• **DIRECTIONS**
• 1. In the Chicago Civic Opera article, who replaced Cleofonte Campanini after he died in December 1919?
• 2. Write the next part of the Chicago Civic Opera article, picking up after its final sentence.

• **EXCERPT TO READ**
▼
= Chicago Civic Opera =

Opera house in Chicago

The Civic Opera Company (1922–1931) was a Chicago company that produced seven seasons of grand opera in the Auditorium Theatre from 1922 to 1928, and three seasons at its own Civic Opera House from 1929 to 1931 before falling victim to financial difficulties brought on in part by the Great Depression. The company consisted largely of the remnants of the Chicago Opera Association, a company that produced seven seasons of grand opera in the Auditorium Theatre from 1915 until its bankruptcy in 1921.

==Chicago Opera Association==
The Chicago Opera Association produced seven seasons of grand opera in Chicago's Auditorium Theatre from 1915 to 1921. The founding artistic director and principal conductor was Cleofonte Campanini, while the general manager and chief underwriter was Harold F. McCormick. When Campanini died in December 1919 he was replaced by the composer Gino Marinuzzi, who staged his own Jacquerie as the opening production of the 1920–21 season.

In January 1921, operatic diva Mary Garden was appointed music director (or "Directa" as she styled it) and the recently divorced McCormick promised to pay that year's difference exceeding $100,000, the previous high being $300,000. He planned on this being his last season, and he called in Mary Garden to finish the company with style. The subsequent blow-out season was finished with the hugely expensive world premiere of Sergei Prokofiev's The Love for Three Oranges, which had been commissioned by the Opera Association. This, and other extravagances on Mary Garden's part, ended the season with a deficit of $1,100,000, most of which was paid for by the McCormick fund. Mary Garden as "Directa" for one season cost $750,000 more than any single season of opera in Chicago at that time. Coming as it did during a business recession, these deficits bankrupted the company.

===Notable singers===

- Georges Baklanoff
- Charles Dalmorès
- Alice D'Hermanoy
- Hector Dufranne
- Florence Easton
- Anna Fitziu
- Amelita Galli-Curci
- Mary Garden
- Gustave Huberdeau
- Frances Ingram
- Nina Koshetz
- Edith Mason
- Mary McCormic
- Carmen Melis
- Tamaki Miura
- Lucien Muratore
- Claudia Muzio
- Giovanni Polese
- Rosa Raisa
- Tito Schipa
- Emilio Venturini
- Alice Verlet
- Olivia Monona

==Formation of the Civic Opera Company ==
The Civic Opera was formed by reorganizing the bankrupt of the Chicago Opera Association in 1921. Opera Association general manager Harold F. McCormick resigned and was replaced by utilities magnate Samuel Insull, while sixteen of the eighteen directors were carried over from the old company. The new Civic Opera also fell heir to Mary Garden as musical director as well as all of the costumes, scenery, and other resources of the defunct Opera Association. The Civic Opera Company was Chicago's first real world class Opera Company, it was also a "democratic" opera company, aiming for a popular audience. Productions were supposed to based upon what the people wanted, though they turned out to be the Italian repertory that the sponsors and the executives favored and the modern French operas beloved of reigning diva Mary Garden, while German works and operetta were sadly neglected.
▲
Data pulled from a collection
▼
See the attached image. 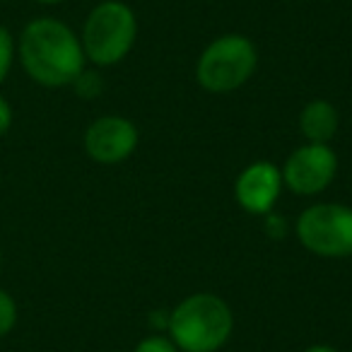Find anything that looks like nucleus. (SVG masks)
<instances>
[{
    "mask_svg": "<svg viewBox=\"0 0 352 352\" xmlns=\"http://www.w3.org/2000/svg\"><path fill=\"white\" fill-rule=\"evenodd\" d=\"M73 85H75V89H78V92L82 94L85 99L94 97V94L99 92V78L94 73H87V70H82Z\"/></svg>",
    "mask_w": 352,
    "mask_h": 352,
    "instance_id": "13",
    "label": "nucleus"
},
{
    "mask_svg": "<svg viewBox=\"0 0 352 352\" xmlns=\"http://www.w3.org/2000/svg\"><path fill=\"white\" fill-rule=\"evenodd\" d=\"M17 56L25 73L41 87H65L85 70V51L75 32L56 17H36L22 30Z\"/></svg>",
    "mask_w": 352,
    "mask_h": 352,
    "instance_id": "1",
    "label": "nucleus"
},
{
    "mask_svg": "<svg viewBox=\"0 0 352 352\" xmlns=\"http://www.w3.org/2000/svg\"><path fill=\"white\" fill-rule=\"evenodd\" d=\"M0 265H3V251H0Z\"/></svg>",
    "mask_w": 352,
    "mask_h": 352,
    "instance_id": "17",
    "label": "nucleus"
},
{
    "mask_svg": "<svg viewBox=\"0 0 352 352\" xmlns=\"http://www.w3.org/2000/svg\"><path fill=\"white\" fill-rule=\"evenodd\" d=\"M256 65H258V51L254 41L241 34H225L201 54L196 80L208 92H234L249 82L251 75L256 73Z\"/></svg>",
    "mask_w": 352,
    "mask_h": 352,
    "instance_id": "4",
    "label": "nucleus"
},
{
    "mask_svg": "<svg viewBox=\"0 0 352 352\" xmlns=\"http://www.w3.org/2000/svg\"><path fill=\"white\" fill-rule=\"evenodd\" d=\"M138 36V22L133 10L121 0H104L87 15L82 27L85 58L99 68L116 65L128 56Z\"/></svg>",
    "mask_w": 352,
    "mask_h": 352,
    "instance_id": "3",
    "label": "nucleus"
},
{
    "mask_svg": "<svg viewBox=\"0 0 352 352\" xmlns=\"http://www.w3.org/2000/svg\"><path fill=\"white\" fill-rule=\"evenodd\" d=\"M297 236L304 249L323 258L352 256V208L316 203L297 220Z\"/></svg>",
    "mask_w": 352,
    "mask_h": 352,
    "instance_id": "5",
    "label": "nucleus"
},
{
    "mask_svg": "<svg viewBox=\"0 0 352 352\" xmlns=\"http://www.w3.org/2000/svg\"><path fill=\"white\" fill-rule=\"evenodd\" d=\"M138 147V128L123 116H102L85 131V152L99 164H118Z\"/></svg>",
    "mask_w": 352,
    "mask_h": 352,
    "instance_id": "7",
    "label": "nucleus"
},
{
    "mask_svg": "<svg viewBox=\"0 0 352 352\" xmlns=\"http://www.w3.org/2000/svg\"><path fill=\"white\" fill-rule=\"evenodd\" d=\"M17 326V302L10 292L0 287V338H6Z\"/></svg>",
    "mask_w": 352,
    "mask_h": 352,
    "instance_id": "11",
    "label": "nucleus"
},
{
    "mask_svg": "<svg viewBox=\"0 0 352 352\" xmlns=\"http://www.w3.org/2000/svg\"><path fill=\"white\" fill-rule=\"evenodd\" d=\"M299 131L309 142L328 145L338 131V111L326 99H314L299 113Z\"/></svg>",
    "mask_w": 352,
    "mask_h": 352,
    "instance_id": "9",
    "label": "nucleus"
},
{
    "mask_svg": "<svg viewBox=\"0 0 352 352\" xmlns=\"http://www.w3.org/2000/svg\"><path fill=\"white\" fill-rule=\"evenodd\" d=\"M15 39H12L10 30L0 25V85L6 82L8 75L12 70V60H15Z\"/></svg>",
    "mask_w": 352,
    "mask_h": 352,
    "instance_id": "10",
    "label": "nucleus"
},
{
    "mask_svg": "<svg viewBox=\"0 0 352 352\" xmlns=\"http://www.w3.org/2000/svg\"><path fill=\"white\" fill-rule=\"evenodd\" d=\"M304 352H338L336 347H331V345H311V347H307Z\"/></svg>",
    "mask_w": 352,
    "mask_h": 352,
    "instance_id": "15",
    "label": "nucleus"
},
{
    "mask_svg": "<svg viewBox=\"0 0 352 352\" xmlns=\"http://www.w3.org/2000/svg\"><path fill=\"white\" fill-rule=\"evenodd\" d=\"M12 126V107L6 97H0V138L6 135Z\"/></svg>",
    "mask_w": 352,
    "mask_h": 352,
    "instance_id": "14",
    "label": "nucleus"
},
{
    "mask_svg": "<svg viewBox=\"0 0 352 352\" xmlns=\"http://www.w3.org/2000/svg\"><path fill=\"white\" fill-rule=\"evenodd\" d=\"M234 316L225 299L198 292L184 299L169 316L171 342L184 352H215L227 342Z\"/></svg>",
    "mask_w": 352,
    "mask_h": 352,
    "instance_id": "2",
    "label": "nucleus"
},
{
    "mask_svg": "<svg viewBox=\"0 0 352 352\" xmlns=\"http://www.w3.org/2000/svg\"><path fill=\"white\" fill-rule=\"evenodd\" d=\"M34 3H41V6H56V3H63V0H34Z\"/></svg>",
    "mask_w": 352,
    "mask_h": 352,
    "instance_id": "16",
    "label": "nucleus"
},
{
    "mask_svg": "<svg viewBox=\"0 0 352 352\" xmlns=\"http://www.w3.org/2000/svg\"><path fill=\"white\" fill-rule=\"evenodd\" d=\"M283 188V171L270 162H256L246 166L234 184V196L246 212L263 215L275 206Z\"/></svg>",
    "mask_w": 352,
    "mask_h": 352,
    "instance_id": "8",
    "label": "nucleus"
},
{
    "mask_svg": "<svg viewBox=\"0 0 352 352\" xmlns=\"http://www.w3.org/2000/svg\"><path fill=\"white\" fill-rule=\"evenodd\" d=\"M338 157L328 145L309 142L304 147H297L287 157L283 166V182L289 191L299 196H316L326 191L331 182L336 179Z\"/></svg>",
    "mask_w": 352,
    "mask_h": 352,
    "instance_id": "6",
    "label": "nucleus"
},
{
    "mask_svg": "<svg viewBox=\"0 0 352 352\" xmlns=\"http://www.w3.org/2000/svg\"><path fill=\"white\" fill-rule=\"evenodd\" d=\"M133 352H179V347H176L169 338L150 336V338H145V340L138 342Z\"/></svg>",
    "mask_w": 352,
    "mask_h": 352,
    "instance_id": "12",
    "label": "nucleus"
}]
</instances>
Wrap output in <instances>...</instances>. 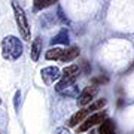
▲
• **ANSWER LIST**
• 1. The composer Gino Marinuzzi replaced him.

• 2.
The Civic Opera Company opened on November 13, 1922 with a stunning performance of Aïda. This was a traditional opera to start with and was obviously the choice of Insull and not Mary Garden, who was the champion of French opera and had a more modern taste in music. Typical of what she would have chosen would have been Pelléas et Mélisande, a role Debussy had written for her. This is almost the opposite of Insull's taste in opera, he preferred older pieces in Italian, such as works by Verdi, Puccini, and Rossini. This tension was resolved by having an almost equal number of Italian and French operas a year, contrary to practice at virtually any other opera house outside France, with other languages wildly under represented. Sometimes even Russian operas, such as Boris Godunov, were performed in French.

== New Opera House ==
Originally, like Chicago Opera Association, the Civic Opera Company was housed in the Auditorium theater. This theater was superlative for singing, the acoustics were and are second to none, but there was no back stage to speak of. This limits the productions possible to put on and that can be housed at one point in time, a limit that both Insull and Garden chafed under, so very early on, Insull decided that there would be a new opera house. The new Civic Opera House would be marginally smaller in seat capacity than the auditorium, but this was out-weighed by the back stage space which was to be larger than any other back stage space at that time, and the acoustics were not quite as good as that of the auditorium, but they are still very good. The building of the new opera house was to be semi-financed by Insull, and the rest would be leveraged in with bonds to be held by the Metropolitan Life Insurance Company. The original plan was that the Civic Opera would retire these bonds over the next eighty years with rents from a 28-story office tower above the theatre. Thus they would completely own the building and rentals from the office space would subsidize the Civic Opera Company.

In the 1950s the theater became the home of the Lyric Opera of Chicago.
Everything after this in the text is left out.